A recent study from JAMA Pediatrics,1 reported that elevated systolic blood pressure (SBP) in early life contributed, in equal measure as compared with young adulthood, to the development of carotid intima-media thickness (cIMT), a marker of vascular remodeling that has been linked to cardiovascular disease (CVD) in adulthood.2 Hypertension (HTN) is a known risk factor for the development of CVD and treatments for adults have a broad evidence base and guidelines.3 However, whereas prior observational studies have found a link between childhood HTN and CVD in adults,4 recommendations from national organizations vary regarding the value of screening and intervention for HTN during childhood.5,6

For the study, researchers in Finland followed children from the age of 5 months to 26 years.1 The children who had elevated SBP during childhood and into adulthood were found to have higher cIMT, with higher SBP correlating with higher cIMT. A cumulative impact of high SBP was seen, with each stage of development (infancy, preschool, childhood, adolescence, and young adulthood) contributing equally to vascular thickening.

Therefore waiting until young adulthood or adulthood to screen for and intervene in HTN may be insufficient to reduce cardiovascular risk.1


1Meng Y, Sharman JE, Koskinen JS, et al. Blood pressure at different life stages over the early life course and intima-media thickness. JAMA Pediatr. 2024;178(2):133-141. doi:10.1001/jamapediatrics.2023.5351.

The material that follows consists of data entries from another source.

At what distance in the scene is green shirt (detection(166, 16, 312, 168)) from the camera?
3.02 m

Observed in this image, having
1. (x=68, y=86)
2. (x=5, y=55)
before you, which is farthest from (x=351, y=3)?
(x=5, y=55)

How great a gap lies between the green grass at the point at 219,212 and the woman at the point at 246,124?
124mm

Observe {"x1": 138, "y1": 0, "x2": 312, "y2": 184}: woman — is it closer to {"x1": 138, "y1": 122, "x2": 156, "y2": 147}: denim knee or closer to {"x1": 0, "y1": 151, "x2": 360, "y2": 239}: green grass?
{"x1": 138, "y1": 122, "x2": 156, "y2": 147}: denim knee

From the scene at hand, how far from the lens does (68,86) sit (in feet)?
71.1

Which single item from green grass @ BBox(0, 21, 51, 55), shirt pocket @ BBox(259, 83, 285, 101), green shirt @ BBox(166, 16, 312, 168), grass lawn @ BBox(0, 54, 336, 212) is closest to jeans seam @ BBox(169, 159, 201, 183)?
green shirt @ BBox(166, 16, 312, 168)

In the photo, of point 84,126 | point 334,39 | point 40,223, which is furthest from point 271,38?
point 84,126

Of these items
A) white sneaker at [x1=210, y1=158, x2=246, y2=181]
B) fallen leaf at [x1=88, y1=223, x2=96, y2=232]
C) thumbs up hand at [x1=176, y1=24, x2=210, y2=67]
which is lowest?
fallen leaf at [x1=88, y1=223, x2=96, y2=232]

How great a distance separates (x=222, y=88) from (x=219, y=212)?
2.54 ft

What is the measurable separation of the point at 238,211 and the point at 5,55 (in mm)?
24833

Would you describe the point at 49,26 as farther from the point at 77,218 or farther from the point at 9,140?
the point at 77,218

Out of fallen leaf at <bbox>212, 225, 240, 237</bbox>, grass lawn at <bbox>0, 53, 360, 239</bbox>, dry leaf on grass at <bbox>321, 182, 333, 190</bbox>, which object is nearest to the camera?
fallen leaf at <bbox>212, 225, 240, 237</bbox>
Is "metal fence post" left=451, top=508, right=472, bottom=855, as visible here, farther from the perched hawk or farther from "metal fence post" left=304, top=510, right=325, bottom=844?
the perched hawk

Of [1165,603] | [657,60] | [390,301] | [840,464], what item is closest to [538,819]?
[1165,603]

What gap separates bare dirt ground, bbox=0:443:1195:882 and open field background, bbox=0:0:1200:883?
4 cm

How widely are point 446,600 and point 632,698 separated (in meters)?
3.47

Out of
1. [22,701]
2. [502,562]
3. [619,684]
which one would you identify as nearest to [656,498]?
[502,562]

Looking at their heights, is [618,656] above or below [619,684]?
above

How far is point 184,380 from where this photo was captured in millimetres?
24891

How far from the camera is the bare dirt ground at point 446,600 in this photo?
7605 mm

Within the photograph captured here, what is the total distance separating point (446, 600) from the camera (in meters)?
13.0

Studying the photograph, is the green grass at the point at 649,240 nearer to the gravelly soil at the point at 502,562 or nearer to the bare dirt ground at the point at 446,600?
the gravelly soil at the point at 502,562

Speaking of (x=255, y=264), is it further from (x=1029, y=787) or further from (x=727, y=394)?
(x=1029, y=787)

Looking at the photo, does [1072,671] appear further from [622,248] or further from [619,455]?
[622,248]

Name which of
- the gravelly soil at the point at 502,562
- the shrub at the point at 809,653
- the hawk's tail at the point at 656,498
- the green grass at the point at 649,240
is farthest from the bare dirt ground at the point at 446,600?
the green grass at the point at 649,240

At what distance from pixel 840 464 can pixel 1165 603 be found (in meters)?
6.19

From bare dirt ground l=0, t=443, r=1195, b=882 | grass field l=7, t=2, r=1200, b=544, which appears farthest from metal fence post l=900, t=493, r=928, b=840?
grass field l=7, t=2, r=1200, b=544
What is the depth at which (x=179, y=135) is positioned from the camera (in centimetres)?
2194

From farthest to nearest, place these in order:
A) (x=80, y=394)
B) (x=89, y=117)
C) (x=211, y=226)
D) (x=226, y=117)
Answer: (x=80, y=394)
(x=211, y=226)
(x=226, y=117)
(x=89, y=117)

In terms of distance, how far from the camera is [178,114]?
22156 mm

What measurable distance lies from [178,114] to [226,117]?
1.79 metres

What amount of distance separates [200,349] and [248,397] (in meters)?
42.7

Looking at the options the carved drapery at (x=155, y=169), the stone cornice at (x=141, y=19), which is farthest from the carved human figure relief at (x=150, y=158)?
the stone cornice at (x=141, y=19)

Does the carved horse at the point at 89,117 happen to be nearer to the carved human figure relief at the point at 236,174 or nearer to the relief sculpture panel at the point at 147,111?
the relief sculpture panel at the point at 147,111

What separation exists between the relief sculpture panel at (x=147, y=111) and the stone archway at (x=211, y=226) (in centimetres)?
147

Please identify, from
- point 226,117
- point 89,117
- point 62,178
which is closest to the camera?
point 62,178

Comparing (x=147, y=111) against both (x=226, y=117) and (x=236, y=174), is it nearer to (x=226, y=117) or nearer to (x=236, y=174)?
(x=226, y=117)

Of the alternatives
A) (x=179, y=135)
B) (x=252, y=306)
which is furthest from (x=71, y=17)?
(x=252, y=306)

2Lorenz MW, Markus HS, Bots ML, et al. Prediction of clinical cardiovascular events with carotid intima-media thickness: a systematic review and meta-analysis. Circulation. 2007;115(4):459-467. doi:10.1161/CIRCULATIONAHA.106.628875.

3Falkner B, Gidding SS, Baker-Smith CM, et al. Pediatric primary hypertension: an underrecognized condition: a scientific statement from the American Heart Association. Hypertension. 2023;80(6):e101-e111. doi:10.1161/HYP.0000000000000228.

4Yang L, Magnussen CG, Yang L, et al. Elevated blood pressure in childhood or adolescence and cardiovascular outcomes in adulthood: a systematic review. Hypertension. 2020;75(4):948-955. doi:10.1161/HYPERTENSIONAHA.119.14168.

5Flynn JT, Kaelber DC, Baker-Smith CM, et al. Clinical practice guideline for screening and management of high blood pressure in children and adolescents. Pediatrics. 2017;140(3):e20171904. doi:10.1542/peds.2017-1904.

6US Preventive Services Task Force; Krist AH, Davidson KW, et al. Screening for high blood pressure in children and adolescents: US Preventive Services Task Force recommendation statement. JAMA. 2020;324(18):1878-1883. doi:10.1001/jama.2020.20122.